**TO BE DONE:**
1: Repeat the passage in the peer-to-peer GPU article from "Peer-to-Peer GPU Communication is" to "and distributed training." word for word.
2: Please gather every line of the rows that contains the string "there", treating uppercase and lowercase as different.
──────── ARTICLE ────────
Peer-to-Peer GPU Communication

Peer-to-Peer GPU Communication is the capability for GPUs to directly access each other's memory without routing through the CPU or host memory — utilizing high-bandwidth interconnects like NVLink (300-900 GB/s) or PCIe peer-to-peer (16-32 GB/s) to enable efficient multi-GPU algorithms, achieving 5-20× faster inter-GPU transfers compared to host-mediated copies and enabling tightly-coupled multi-GPU workloads like model parallelism and distributed training.

P2P Capabilities:
- Direct Memory Access: GPU 0 can directly read/write GPU 1's memory using device pointers; cudaMemcpyPeer(dst, dstDevice, src, srcDevice, size); transfers data directly between GPUs; bypasses host memory and CPU
- Unified Virtual Addressing (UVA): all GPUs and host share single virtual address space; device pointer from GPU 0 is valid on GPU 1; enables transparent peer access without address translation
- P2P Enablement: cudaDeviceCanAccessPeer(&canAccess, device0, device1); checks if P2P possible; cudaDeviceEnablePeerAccess(peerDevice, 0); enables direct access; required once per device pair
- Automatic P2P: unified memory with cudaMemAdviseSetAccessedBy automatically uses P2P when available; simplifies multi-GPU programming; achieves optimal performance without explicit P2P management

NVLink Architecture:
- Bandwidth: NVLink 2.0 (V100): 300 GB/s bidirectional; NVLink 3.0 (A100): 600 GB/s; NVLink 4.0 (H100): 900 GB/s; 10-30× faster than PCIe 4.0 (32 GB/s); enables tightly-coupled multi-GPU algorithms
- Topology: DGX A100: all-to-all NVLink (every GPU connected to every other); DGX H100: NVSwitch provides full bisection bandwidth; consumer GPUs: 2-4 NVLink connections per GPU (partial connectivity)
──────── TASK INPUT ────────
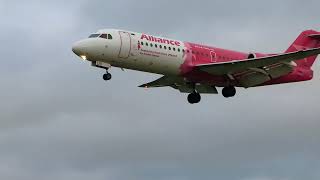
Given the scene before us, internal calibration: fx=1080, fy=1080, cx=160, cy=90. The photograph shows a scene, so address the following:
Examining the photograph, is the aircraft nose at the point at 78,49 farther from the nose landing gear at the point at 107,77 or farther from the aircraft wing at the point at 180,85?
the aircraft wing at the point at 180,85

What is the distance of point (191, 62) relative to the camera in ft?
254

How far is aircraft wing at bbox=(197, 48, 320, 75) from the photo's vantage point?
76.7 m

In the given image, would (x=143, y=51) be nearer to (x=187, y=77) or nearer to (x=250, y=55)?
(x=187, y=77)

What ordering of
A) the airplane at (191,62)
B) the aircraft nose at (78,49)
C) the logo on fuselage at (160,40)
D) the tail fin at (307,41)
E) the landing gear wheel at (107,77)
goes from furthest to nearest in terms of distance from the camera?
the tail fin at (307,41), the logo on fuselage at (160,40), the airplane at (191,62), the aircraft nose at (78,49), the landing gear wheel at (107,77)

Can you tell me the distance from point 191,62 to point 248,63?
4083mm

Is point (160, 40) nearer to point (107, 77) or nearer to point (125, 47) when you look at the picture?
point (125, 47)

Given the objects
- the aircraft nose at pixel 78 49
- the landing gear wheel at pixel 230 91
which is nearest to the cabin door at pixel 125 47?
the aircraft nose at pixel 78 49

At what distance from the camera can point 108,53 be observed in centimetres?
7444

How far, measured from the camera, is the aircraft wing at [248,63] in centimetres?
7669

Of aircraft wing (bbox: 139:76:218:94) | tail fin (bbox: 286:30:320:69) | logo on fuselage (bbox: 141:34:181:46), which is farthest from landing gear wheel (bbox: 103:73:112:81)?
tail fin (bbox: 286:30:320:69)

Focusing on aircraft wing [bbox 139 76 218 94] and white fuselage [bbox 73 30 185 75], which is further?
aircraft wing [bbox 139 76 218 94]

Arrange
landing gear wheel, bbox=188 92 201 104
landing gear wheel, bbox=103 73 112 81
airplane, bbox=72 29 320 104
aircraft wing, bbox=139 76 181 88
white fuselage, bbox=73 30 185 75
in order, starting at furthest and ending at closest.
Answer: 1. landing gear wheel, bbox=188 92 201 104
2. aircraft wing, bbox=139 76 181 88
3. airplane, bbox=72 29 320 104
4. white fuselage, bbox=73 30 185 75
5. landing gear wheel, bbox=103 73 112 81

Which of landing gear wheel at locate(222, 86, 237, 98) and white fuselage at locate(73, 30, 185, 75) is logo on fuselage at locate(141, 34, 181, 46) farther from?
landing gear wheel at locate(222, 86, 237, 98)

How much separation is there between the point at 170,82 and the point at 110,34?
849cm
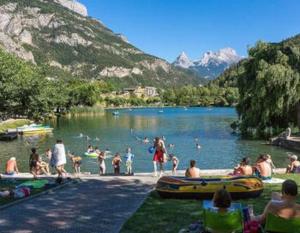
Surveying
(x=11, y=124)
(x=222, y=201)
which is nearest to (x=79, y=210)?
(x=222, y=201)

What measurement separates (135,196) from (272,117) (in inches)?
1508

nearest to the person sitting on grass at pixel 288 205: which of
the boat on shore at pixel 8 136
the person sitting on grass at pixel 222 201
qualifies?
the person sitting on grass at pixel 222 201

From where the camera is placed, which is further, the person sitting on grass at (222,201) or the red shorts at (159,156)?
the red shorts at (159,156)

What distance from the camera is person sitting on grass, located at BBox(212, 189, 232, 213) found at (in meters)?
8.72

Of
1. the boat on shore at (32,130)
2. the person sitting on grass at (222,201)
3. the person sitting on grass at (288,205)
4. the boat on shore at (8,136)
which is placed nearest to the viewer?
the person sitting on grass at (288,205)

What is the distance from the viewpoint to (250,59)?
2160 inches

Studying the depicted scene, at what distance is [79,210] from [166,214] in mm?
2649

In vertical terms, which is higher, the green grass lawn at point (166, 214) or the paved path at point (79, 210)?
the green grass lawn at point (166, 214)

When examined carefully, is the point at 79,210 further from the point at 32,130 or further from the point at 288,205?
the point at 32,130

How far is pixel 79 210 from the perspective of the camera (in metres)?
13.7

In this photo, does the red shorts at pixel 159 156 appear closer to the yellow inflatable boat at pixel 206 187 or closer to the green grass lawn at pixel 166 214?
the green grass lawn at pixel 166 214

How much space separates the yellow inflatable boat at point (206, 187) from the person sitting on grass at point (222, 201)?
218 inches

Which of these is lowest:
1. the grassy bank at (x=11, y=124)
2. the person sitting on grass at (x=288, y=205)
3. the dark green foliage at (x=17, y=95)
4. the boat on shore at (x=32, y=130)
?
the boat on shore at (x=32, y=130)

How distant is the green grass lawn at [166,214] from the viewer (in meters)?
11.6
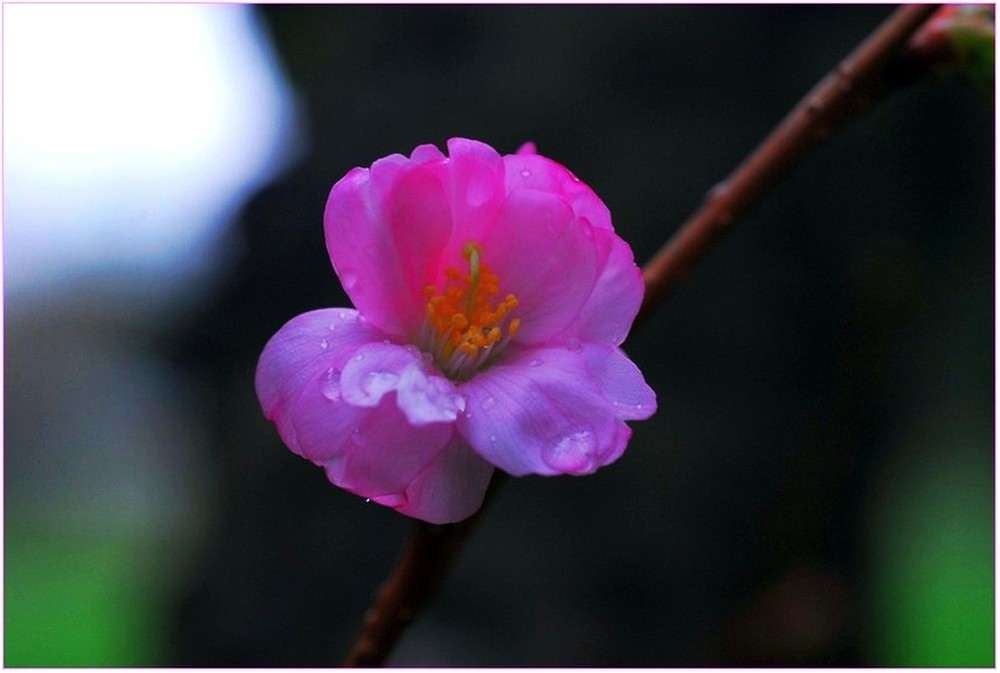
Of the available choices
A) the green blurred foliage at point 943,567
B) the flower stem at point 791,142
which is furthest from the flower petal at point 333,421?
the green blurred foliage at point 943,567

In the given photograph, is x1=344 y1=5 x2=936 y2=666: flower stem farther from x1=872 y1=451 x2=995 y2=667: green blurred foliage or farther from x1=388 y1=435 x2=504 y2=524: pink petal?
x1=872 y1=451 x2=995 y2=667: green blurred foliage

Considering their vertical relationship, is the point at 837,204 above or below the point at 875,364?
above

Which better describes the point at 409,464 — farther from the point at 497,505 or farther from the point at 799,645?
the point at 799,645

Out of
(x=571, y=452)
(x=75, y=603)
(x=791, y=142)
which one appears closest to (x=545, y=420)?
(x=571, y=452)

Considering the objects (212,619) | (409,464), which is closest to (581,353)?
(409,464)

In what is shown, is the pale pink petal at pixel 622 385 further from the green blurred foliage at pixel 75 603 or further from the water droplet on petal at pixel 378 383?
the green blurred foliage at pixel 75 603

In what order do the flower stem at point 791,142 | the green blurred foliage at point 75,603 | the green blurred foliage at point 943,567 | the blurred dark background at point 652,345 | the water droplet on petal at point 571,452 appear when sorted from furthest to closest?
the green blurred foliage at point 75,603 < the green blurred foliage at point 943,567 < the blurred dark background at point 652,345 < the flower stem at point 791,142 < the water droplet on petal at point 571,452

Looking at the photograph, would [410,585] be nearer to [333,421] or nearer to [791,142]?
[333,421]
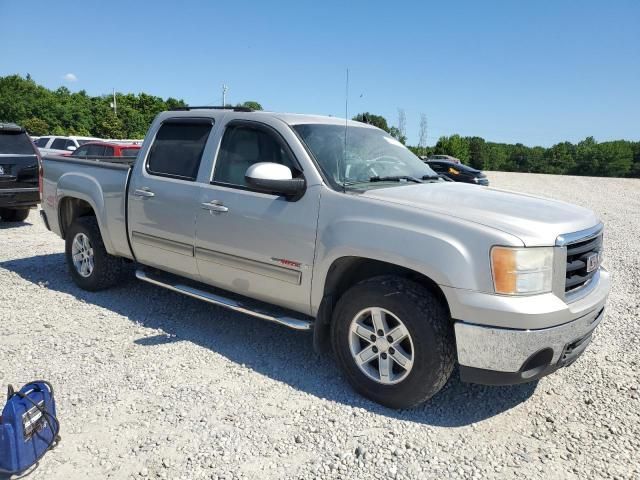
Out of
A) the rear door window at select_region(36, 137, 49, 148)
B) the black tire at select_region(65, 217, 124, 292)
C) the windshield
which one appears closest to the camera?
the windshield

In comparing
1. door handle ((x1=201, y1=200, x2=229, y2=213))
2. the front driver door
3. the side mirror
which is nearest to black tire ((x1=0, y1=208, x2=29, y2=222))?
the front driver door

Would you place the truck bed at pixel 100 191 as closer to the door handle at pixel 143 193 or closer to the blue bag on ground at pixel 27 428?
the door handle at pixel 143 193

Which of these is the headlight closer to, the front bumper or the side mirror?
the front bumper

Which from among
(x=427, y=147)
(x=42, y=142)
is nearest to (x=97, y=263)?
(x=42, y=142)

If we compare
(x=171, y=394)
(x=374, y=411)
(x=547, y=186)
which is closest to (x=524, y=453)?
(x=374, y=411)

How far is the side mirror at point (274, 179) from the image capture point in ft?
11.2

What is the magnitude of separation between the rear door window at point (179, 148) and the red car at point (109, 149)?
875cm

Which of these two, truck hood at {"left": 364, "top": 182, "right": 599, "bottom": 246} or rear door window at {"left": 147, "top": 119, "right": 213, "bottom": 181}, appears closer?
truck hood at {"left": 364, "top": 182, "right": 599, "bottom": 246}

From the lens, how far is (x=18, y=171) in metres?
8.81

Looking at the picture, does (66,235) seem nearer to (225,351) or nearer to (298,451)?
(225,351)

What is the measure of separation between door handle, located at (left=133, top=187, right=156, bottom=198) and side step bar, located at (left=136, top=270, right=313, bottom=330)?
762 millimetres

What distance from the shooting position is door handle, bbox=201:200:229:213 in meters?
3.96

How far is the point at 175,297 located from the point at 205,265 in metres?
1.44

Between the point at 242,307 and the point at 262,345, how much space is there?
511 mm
────────
──────── TASK INPUT ────────
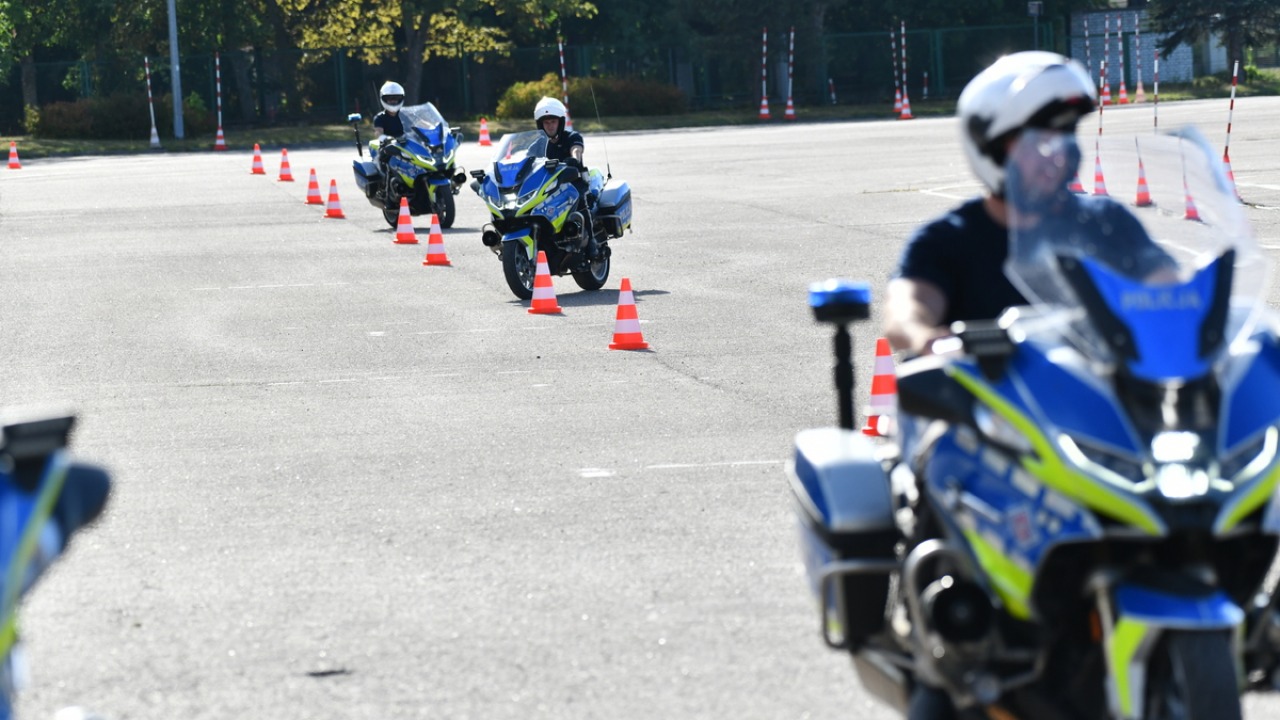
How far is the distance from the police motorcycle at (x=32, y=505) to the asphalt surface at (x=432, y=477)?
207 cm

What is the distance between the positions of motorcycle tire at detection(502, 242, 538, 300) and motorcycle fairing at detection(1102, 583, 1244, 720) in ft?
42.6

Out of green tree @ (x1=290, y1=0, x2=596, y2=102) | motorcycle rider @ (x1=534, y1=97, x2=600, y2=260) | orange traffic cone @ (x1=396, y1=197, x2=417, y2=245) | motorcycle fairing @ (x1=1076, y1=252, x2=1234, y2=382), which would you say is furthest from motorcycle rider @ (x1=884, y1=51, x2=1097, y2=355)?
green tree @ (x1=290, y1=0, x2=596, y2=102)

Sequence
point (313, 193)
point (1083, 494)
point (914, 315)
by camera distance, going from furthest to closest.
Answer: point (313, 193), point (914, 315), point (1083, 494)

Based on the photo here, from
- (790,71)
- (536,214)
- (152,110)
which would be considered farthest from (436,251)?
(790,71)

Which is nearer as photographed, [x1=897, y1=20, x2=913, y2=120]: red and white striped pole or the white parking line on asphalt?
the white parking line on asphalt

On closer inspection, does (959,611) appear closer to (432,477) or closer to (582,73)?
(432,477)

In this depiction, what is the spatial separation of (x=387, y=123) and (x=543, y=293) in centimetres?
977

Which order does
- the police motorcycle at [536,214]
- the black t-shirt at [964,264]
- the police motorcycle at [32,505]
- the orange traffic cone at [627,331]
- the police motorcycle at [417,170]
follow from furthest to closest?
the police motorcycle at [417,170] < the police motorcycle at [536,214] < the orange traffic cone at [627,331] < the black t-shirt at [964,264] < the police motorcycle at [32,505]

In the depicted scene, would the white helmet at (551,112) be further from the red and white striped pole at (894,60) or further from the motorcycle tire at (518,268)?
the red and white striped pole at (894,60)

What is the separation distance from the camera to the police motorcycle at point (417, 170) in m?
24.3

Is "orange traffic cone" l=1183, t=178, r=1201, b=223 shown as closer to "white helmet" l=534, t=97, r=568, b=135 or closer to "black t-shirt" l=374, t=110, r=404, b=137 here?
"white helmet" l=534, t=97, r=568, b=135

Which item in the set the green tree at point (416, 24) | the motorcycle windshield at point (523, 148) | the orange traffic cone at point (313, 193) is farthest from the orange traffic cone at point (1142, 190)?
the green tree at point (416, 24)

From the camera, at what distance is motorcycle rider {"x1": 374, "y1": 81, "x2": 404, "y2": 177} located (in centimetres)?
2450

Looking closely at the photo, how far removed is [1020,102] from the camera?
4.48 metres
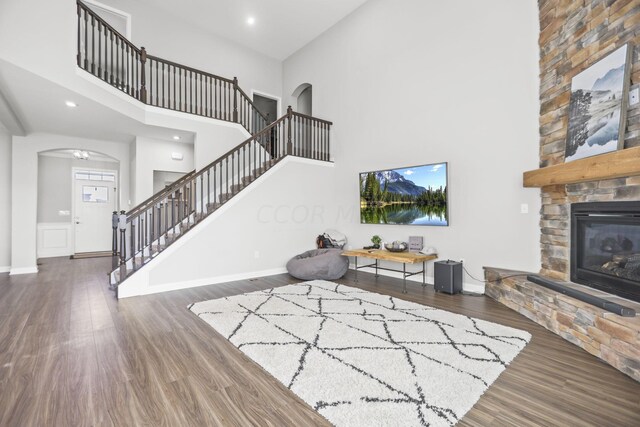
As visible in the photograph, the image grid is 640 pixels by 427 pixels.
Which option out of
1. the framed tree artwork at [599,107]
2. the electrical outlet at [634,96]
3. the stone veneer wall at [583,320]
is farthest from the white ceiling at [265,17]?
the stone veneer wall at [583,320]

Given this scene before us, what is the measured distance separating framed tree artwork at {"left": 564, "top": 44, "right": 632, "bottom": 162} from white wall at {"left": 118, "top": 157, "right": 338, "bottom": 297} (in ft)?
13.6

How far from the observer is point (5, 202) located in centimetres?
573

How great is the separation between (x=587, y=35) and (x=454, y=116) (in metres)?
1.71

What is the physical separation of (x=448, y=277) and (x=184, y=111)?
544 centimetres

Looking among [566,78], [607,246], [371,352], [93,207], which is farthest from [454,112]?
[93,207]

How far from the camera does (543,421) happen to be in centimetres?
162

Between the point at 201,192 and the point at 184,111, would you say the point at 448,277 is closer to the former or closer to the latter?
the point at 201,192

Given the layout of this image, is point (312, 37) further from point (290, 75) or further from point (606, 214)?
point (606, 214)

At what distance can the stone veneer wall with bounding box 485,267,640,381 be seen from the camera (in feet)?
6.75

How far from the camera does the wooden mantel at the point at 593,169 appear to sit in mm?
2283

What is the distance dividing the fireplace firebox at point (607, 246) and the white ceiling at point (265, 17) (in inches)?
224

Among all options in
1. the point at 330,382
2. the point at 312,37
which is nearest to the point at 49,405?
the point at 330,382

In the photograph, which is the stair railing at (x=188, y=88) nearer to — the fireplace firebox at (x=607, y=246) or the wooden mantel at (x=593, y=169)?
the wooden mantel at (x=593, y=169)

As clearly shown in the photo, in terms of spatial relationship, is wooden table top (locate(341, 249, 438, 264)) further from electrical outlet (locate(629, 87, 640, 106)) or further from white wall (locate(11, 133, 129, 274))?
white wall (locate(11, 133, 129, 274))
────────
**TASK SOLUTIONS:**
1:
Peer-to-Peer GPU Communication is the capability for GPUs to directly access each other's memory without routing through the CPU or host memory — utilizing high-bandwidth interconnects like NVLink (300-900 GB/s) or PCIe peer-to-peer (16-32 GB/s) to enable efficient multi-GPU algorithms, achieving 5-20× faster inter-GPU transfers compared to host-mediated copies and enabling tightly-coupled multi-GPU workloads like model parallelism and distributed training.

2:
How much separation is there between the point at 170,82 and the point at 110,34?
Between the point at 242,307 and the point at 262,345, how much space is there?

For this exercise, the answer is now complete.